** TEXT BLOCK **
===

Thursday, 31 March 2011

RDNDNT: The Day of The Cull

Today being the last day of the 2010/11 financial year, this will be the last day in service of all the unfortunate wretches in the public sector whose jobs have vanished as a result of the coalition Government's financial policy, aimed at reducing the 'structural deficit'. Losing these jobs gives  savings for the 2011/12 financial year, notwithstanding that many of the poor sods will have to sign on and start claiming benfits of one kind or another. Unless, of course, the Chancellor's 'Budget for Growth' produces some quick results and they can get new jobs in the private sector. You never know; stranger things have happened at sea.

===

** EXERCISE SET **
a: According to the post on public-sector job cuts, what is the coalition Government's financial policy aimed at reducing?
b: Do these statements agree with the post on public-sector job cuts? (i) It is dated on the last day of the 2010/11 financial year. (ii) The lost jobs give savings for the 2012/13 financial year. (iii) The Chancellor's budget is called the 'Budget for Recovery'.

** SUPPLIED DATA **

===

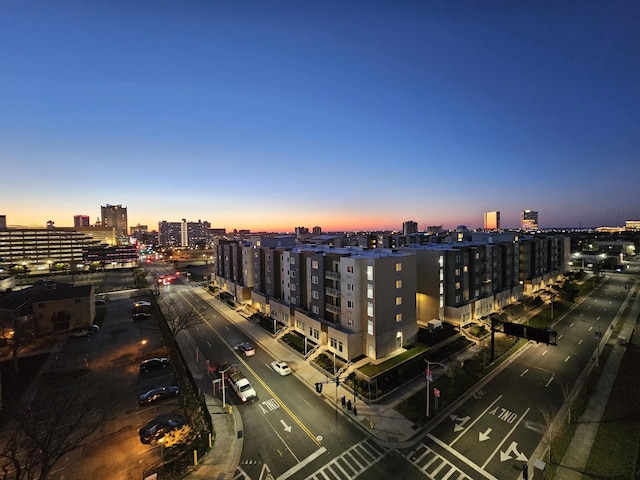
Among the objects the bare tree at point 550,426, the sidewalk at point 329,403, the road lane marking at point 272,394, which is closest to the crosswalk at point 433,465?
the sidewalk at point 329,403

===

** RESULTS FOR EACH TASK **
a: The 'structural deficit'.

b:
(i) Yes: "Today being the last day of the 2010/11 financial year"
(ii) No: "savings for the 2011/12 financial year"
(iii) No: "the Chancellor's 'Budget for Growth'"